A Cold War China Doesn’t Want

Jan 08, 2019
  • Zheng Yu

    Professor, Chinese Academy of Social Sciences

Since China-US relations started to deteriorate in all areas in the spring of 2018. Scholars in China and the US have offered various observations on the state of the bilateral relationship. One opinion is that as the times have fundamentally changed it will be impossible for China and the US to get into a traditional cold war. When interviewed by a Wen Wei Po resident correspondent in Washington DC, Georgetown University professor and former director for East Asian affairs at the National Security Council Dennis Wilder gave a rather representative opinion. According to him, even though China and the US hold different positions on many issues, their bilateral relationship is fundamentally different from that during the Cold War. First, the world was then divided into two opposite camps and the majority of countries attached themselves to either superpower, whereas in today’s globalized world the great majority of countries have profound political and economic exchanges with both China and the US and have no intention to choose between the two. Second, proxy wars broke out in many places between the US and the USSR while today’s China has almost no intention to engage in any proxy war with the US. And third, both the US and USSR had ten to twenty thousand nuclear weapons and many Americans feared that the Soviet Union might launch a nuclear strike against the US.
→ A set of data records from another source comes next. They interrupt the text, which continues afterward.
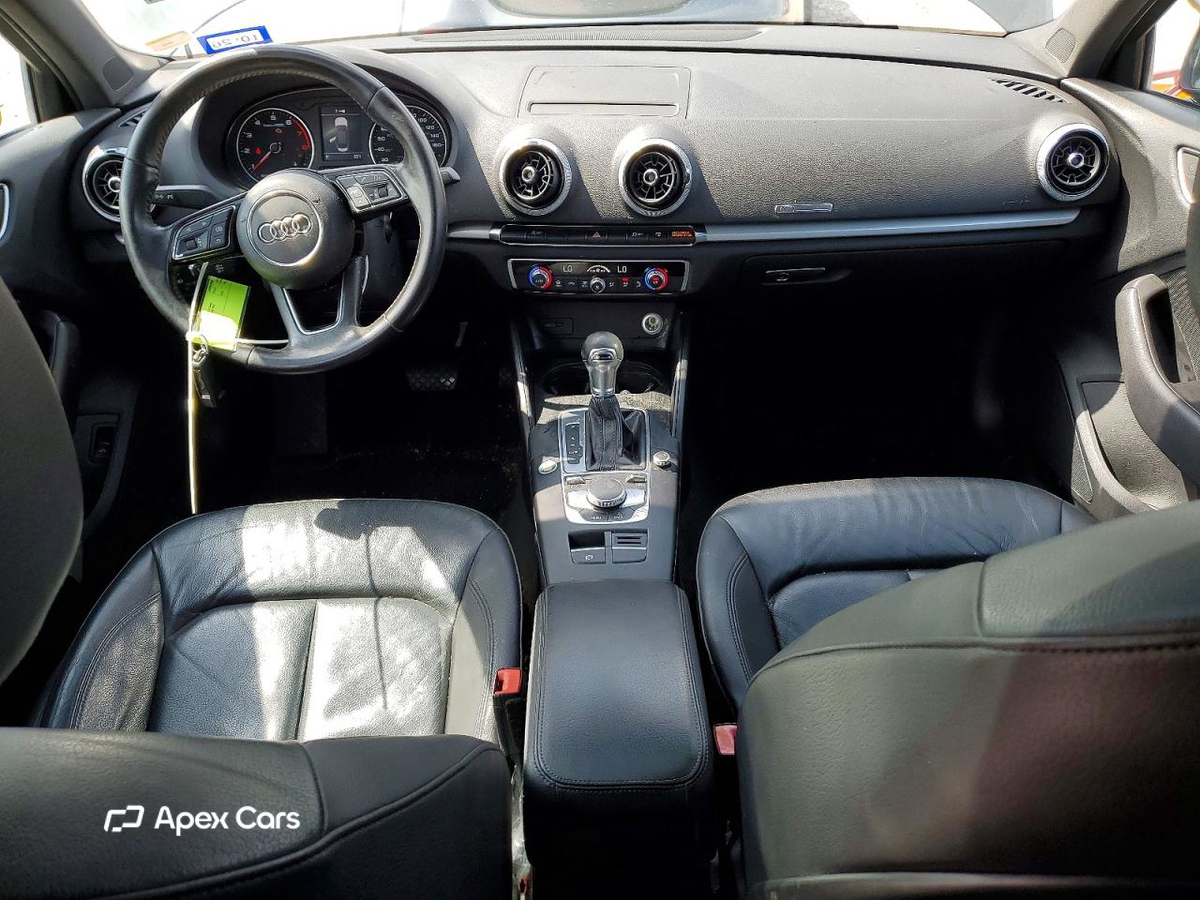 Audi A3 2017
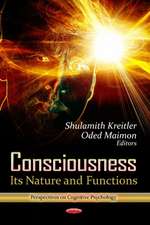 Consciousness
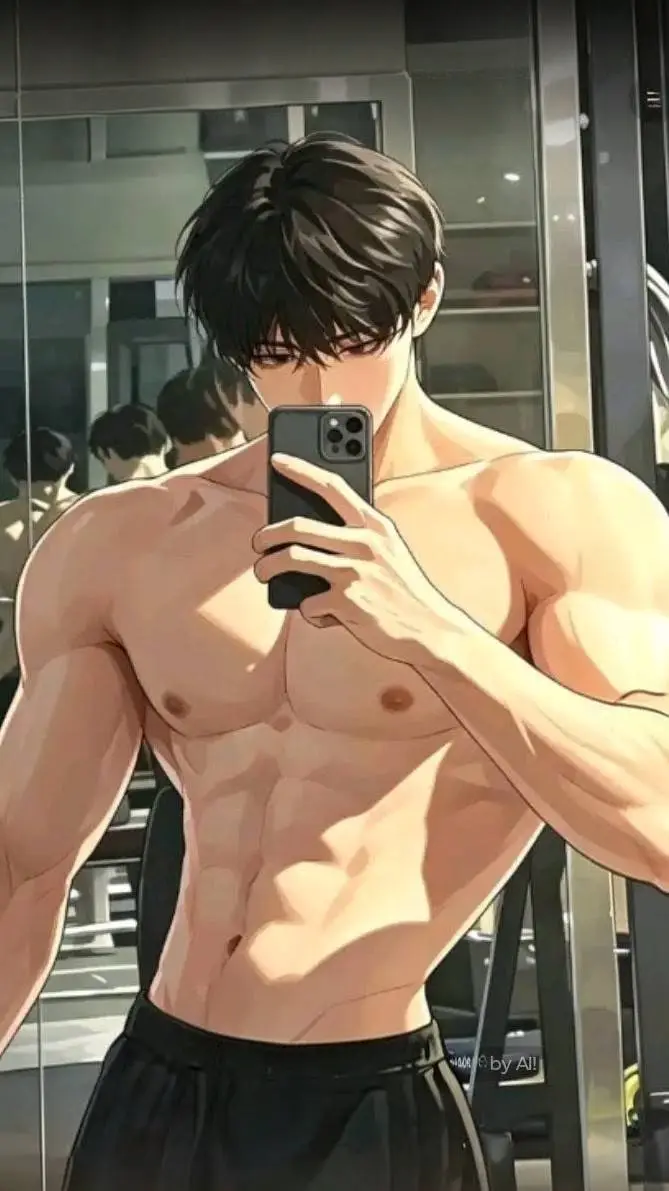 ai character: Luca background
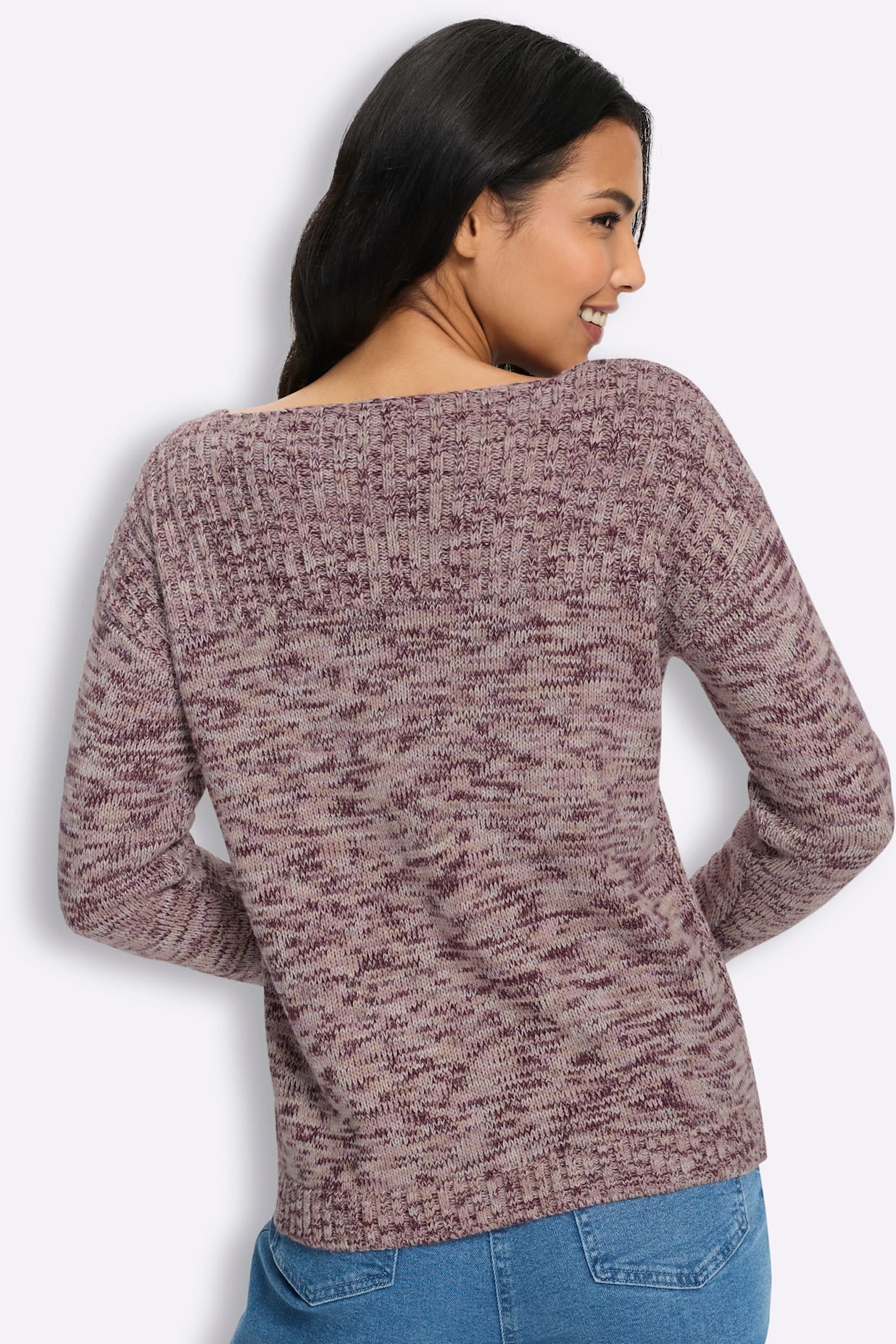 Classic Basics Strickpullover »Langarm-Pullover«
I see a lot of goodwill in these arguments, which are also aligned with the good wishes of the Chinese government and academia. However, this is a misunderstanding of traditional cold war relations. Professor Wilder’s first point was about the size of the Cold War. With the existence of the two military blocs and US-Soviet contention in the Third Word, cold war relations between the two actually occurred in every corner of the world. As a result, the international structure was called a cold war structure. But a cold war relationship is mainly defined by its nature instead of its size. Similarly, Professor Wilder’s second and third arguments were essentially focused on the scale and intensity of military standoffs. But it is difficult to argue that traditional cold war does not exist just because such a scale and intensity has not been reached.

Instead, the traditional cold war relationship should be defined as one based on serious opposition in social system and ideology and mutual ideological repudiation, diplomatic isolation, economic blockade, and military hostilities. It must be stressed that China has no intention to engage the US in a cold war and that the China-US cold war relationship today has been imposed on China by the US.

Exhibit 1. Trump administration’s repudiation of the mainstream Chinese ideology: socialism and its theoretical system. President Trump openly denounced socialism while addressing the UN General Assembly on 25 September 2018. ‘Virtually everywhere socialism or communism has been tried, it has produced suffering, corruption, and decay. Socialism’s thirst for power leads to expansion, incursion, and oppression. All nations of the world should resist socialism and the misery that it brings to everyone.’

Exhibit 2. Trump administration’s attempts to diplomatically isolate China, the latest example of which is the signing by Trump on 19 December the Reciprocal Access to Tibet Act. The act demands that the Chinese government allow American reporters, diplomats and tourists to go to Tibet without restriction and that the US Secretary of State submit annual reports to the Congress to accuse Chinese officials responsible for the restrictive policy, whose access to the US will then be restricted. Besides, while announcing America’s new African strategy on 13 December 2018, National Security Advisor John Bolton talked about the disturbing influence of Chinese investments in Africa and identified China and Russia as America’s competitors in Africa.

Exhibit 3. The Trump administration’s economic and technological suppression of China. Economic exchanges existed even during the Cold War years. For example, the US and USSR signed a trade agreement in 1972. The largest manifestation of the cold war in the economic and technological fields was technical blockade. For example, Western countries created the Coordinating Committee for Export to Communist Countries in 1949. Today, the US suppression of Huawei, restrictions on Chinese students and visiting scholars and measures against Made in China 2025 all something similar.

Exhibit 4. The Trump administration’s military containment of China. On top of intensifying military standoffs in the South China Sea, Trump issued an order on 18 December establishing the Space Command against Chinese and Russian military use of space. On 11 December, the US Senate passed without objections the Asian Reassurance Initiative Act, which urges the US President to regularly sell arms to Taiwan and encourages senior US officials to visit Taiwan.

While pointing out the cold war nature of US policy towards China, I don’t argue for China to adopt the same policy. China has neither the intention nor capability to have a cold war with the US. My purpose is to show that underneath the appearance of a trade war China-US contention actually occurs at the systemic level. While striving for a more optimistic future, the Chinese government should be somber-minded with regard to the underlying difficulties and challenges. Then China will be able to free itself from arrogance or fickleness, devote itself to self-perfection and grow stronger through reform and opening-up.